__FRAGMENTO DEL TEXTO__:
Un escritor carnal sobresaliente no diseña un robot, sino algo parecido a un avatar con respiración y con gusto dentro del cual puede introducirse el lector, por lo que revestirá sus manos y se hallará en su pellejo

            Las memorias carnales no han de ser traumáticas, por supuesto. Las simples se perpetúan cuando se repiten. Un amigo neurólogo se llevó a su hija en edad universitaria a un restaurante de una nueva cadena, subsidiaria de la que habían frecuentado todos los sábados para tomar una magdalena de zanahoria cuando ella era una niña pequeña. En el nuevo restaurante, mi amigo le coló un trozo de magdalena de zanahoria sin mencionarle la conexión anterior. A la hija se le activó la memoria. Describió con todo tipo de detalle el viejo restaurante y cómo habían ido después al jardín botánico. «Pero es imposible ­que lo diga sea cierto –afirmó ella­–, este restaurante acaba de abrir».

__CONJUNTO DE DATOS__:

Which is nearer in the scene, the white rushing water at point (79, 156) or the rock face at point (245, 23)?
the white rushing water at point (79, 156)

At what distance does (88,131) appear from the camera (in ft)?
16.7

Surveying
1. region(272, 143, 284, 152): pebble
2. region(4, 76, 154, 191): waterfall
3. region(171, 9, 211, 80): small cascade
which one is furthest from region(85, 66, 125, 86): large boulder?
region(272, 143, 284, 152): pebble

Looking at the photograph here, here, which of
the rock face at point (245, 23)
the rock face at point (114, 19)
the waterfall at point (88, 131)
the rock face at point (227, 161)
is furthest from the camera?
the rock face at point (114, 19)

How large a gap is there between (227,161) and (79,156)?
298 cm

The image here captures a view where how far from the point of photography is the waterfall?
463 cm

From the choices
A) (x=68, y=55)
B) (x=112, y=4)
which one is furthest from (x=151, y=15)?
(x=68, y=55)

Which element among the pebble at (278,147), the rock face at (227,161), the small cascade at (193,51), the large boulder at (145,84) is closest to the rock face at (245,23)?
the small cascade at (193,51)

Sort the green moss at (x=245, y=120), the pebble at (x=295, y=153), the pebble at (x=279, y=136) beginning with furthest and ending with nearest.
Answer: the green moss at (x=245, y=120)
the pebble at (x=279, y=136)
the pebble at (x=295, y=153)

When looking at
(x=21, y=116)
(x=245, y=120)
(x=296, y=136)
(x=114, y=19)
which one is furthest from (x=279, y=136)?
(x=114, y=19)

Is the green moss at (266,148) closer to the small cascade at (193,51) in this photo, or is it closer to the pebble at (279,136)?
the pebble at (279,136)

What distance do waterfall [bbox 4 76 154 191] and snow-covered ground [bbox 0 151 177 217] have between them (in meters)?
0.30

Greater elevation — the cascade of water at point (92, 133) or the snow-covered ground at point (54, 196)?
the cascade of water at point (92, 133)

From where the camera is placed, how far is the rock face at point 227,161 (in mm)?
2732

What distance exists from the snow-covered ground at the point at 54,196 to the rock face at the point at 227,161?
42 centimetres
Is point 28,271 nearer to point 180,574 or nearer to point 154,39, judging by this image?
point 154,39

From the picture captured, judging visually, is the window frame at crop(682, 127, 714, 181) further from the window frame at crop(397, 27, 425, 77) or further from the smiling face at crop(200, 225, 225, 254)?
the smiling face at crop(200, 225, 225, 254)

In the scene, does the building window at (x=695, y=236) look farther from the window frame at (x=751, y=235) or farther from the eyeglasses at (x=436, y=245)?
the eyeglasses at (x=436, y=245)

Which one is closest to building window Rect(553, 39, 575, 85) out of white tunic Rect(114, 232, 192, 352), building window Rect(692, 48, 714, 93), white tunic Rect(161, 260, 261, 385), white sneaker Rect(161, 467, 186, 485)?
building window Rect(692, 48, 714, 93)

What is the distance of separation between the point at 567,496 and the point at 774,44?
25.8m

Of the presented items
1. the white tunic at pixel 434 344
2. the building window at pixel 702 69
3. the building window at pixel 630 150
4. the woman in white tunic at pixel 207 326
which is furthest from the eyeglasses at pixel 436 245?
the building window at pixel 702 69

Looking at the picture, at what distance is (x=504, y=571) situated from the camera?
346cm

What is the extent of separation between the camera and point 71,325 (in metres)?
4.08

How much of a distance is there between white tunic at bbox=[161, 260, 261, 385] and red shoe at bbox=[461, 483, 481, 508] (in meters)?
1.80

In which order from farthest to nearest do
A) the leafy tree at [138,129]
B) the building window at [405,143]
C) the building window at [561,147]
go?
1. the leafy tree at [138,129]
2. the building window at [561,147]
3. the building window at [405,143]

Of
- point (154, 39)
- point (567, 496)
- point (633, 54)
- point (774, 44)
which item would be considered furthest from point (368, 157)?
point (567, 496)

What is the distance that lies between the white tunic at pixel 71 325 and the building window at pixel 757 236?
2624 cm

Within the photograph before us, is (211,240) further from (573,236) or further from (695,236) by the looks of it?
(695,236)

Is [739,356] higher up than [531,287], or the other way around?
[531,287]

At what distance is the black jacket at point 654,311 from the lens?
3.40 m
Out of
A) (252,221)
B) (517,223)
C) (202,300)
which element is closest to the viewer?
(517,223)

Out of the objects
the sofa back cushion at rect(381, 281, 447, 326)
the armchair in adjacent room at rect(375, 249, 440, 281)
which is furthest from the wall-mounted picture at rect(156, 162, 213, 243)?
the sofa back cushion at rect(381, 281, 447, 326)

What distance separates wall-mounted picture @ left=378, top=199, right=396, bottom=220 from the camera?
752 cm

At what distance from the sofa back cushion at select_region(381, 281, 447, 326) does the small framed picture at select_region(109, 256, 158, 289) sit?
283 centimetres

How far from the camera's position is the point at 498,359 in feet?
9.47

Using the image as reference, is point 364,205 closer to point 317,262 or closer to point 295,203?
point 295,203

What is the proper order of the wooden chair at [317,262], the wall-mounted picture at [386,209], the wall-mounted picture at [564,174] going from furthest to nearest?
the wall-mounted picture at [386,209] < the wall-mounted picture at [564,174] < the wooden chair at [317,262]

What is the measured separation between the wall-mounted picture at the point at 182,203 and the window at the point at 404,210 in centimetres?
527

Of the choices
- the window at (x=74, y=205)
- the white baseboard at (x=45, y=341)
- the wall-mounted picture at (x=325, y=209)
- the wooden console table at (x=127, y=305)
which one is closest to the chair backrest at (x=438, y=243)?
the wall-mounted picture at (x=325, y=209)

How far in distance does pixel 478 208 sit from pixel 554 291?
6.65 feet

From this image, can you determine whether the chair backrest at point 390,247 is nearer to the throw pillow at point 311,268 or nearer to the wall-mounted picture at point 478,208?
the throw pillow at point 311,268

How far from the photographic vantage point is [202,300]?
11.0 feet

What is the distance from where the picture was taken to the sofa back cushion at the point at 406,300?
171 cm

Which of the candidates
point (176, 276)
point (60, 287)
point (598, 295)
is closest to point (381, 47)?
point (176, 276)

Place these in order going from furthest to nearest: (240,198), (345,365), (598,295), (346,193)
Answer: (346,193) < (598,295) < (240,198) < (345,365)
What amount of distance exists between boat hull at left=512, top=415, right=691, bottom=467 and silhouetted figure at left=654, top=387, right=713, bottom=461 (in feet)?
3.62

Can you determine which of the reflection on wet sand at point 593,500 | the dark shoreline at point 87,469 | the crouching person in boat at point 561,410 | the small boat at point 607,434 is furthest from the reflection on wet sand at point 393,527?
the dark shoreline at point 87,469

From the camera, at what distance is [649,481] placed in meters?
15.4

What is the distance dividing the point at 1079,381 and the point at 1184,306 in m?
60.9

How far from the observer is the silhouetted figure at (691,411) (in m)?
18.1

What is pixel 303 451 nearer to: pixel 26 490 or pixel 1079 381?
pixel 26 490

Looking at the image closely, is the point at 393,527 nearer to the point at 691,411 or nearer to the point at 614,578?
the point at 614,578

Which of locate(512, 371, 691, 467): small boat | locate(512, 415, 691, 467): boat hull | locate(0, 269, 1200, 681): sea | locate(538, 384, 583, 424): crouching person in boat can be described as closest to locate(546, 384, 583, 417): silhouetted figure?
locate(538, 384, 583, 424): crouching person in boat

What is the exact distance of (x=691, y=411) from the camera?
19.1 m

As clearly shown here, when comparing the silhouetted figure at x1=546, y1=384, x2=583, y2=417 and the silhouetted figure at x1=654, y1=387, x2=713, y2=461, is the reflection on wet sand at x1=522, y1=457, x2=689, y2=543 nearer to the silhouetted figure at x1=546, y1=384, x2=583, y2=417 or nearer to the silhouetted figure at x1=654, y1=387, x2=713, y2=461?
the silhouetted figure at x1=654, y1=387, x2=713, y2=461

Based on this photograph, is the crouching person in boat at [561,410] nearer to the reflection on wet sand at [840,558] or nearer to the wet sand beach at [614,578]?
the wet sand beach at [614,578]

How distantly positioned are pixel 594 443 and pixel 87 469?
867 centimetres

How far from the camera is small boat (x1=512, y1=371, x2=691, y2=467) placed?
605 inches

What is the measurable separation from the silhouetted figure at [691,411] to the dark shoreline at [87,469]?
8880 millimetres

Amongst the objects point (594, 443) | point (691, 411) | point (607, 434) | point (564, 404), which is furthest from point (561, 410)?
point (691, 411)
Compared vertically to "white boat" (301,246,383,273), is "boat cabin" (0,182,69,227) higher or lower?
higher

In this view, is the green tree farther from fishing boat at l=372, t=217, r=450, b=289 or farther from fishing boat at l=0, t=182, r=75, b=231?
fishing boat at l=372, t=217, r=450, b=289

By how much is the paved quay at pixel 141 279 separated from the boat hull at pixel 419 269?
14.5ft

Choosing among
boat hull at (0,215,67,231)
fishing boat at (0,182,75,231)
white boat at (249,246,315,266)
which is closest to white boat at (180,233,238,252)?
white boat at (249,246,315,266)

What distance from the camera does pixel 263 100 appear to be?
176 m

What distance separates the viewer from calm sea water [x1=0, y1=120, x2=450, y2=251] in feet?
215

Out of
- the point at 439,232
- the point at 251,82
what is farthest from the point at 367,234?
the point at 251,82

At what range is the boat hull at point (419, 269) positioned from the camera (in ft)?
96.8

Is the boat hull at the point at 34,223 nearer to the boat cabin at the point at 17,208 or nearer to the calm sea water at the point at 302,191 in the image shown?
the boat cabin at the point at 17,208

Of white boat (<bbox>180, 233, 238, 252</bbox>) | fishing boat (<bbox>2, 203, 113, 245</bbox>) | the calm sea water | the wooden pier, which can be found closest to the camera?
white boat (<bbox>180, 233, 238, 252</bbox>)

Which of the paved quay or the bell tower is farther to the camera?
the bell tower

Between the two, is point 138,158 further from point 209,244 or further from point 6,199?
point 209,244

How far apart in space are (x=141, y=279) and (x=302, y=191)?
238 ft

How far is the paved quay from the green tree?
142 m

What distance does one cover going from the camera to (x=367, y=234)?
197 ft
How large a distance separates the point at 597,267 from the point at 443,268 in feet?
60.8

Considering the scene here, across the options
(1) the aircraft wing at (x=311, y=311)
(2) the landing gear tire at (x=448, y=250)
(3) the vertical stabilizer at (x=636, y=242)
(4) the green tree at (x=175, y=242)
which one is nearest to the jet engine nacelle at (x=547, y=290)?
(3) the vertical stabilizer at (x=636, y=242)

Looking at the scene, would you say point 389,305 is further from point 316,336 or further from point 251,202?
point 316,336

__EJERCICIOS__:
1 - Repite palabra por palabra el fragmento sobre las memorias carnales.
2 - Reproduce sin cambios unas líneas de los registros: empieza en la línea que contiene "Greater elevation —" y termina después de la que contiene "42 centimetres".
El texto y los registros no guardan ninguna relación entre sí.

__RESPUESTAS ESCRITAS__:
1 -
Un escritor carnal sobresaliente no diseña un robot, sino algo parecido a un avatar con respiración y con gusto dentro del cual puede introducirse el lector, por lo que revestirá sus manos y se hallará en su pellejo

            Las memorias carnales no han de ser traumáticas, por supuesto. Las simples se perpetúan cuando se repiten. Un amigo neurólogo se llevó a su hija en edad universitaria a un restaurante de una nueva cadena, subsidiaria de la que habían frecuentado todos los sábados para tomar una magdalena de zanahoria cuando ella era una niña pequeña. En el nuevo restaurante, mi amigo le coló un trozo de magdalena de zanahoria sin mencionarle la conexión anterior. A la hija se le activó la memoria. Describió con todo tipo de detalle el viejo restaurante y cómo habían ido después al jardín botánico. «Pero es imposible ­que lo diga sea cierto –afirmó ella­–, este restaurante acaba de abrir».

2 -
Greater elevation — the cascade of water at point (92, 133) or the snow-covered ground at point (54, 196)?
the cascade of water at point (92, 133)

From where the camera is placed, how far is the rock face at point 227,161 (in mm)?
2732

What distance exists from the snow-covered ground at the point at 54,196 to the rock face at the point at 227,161?
42 centimetres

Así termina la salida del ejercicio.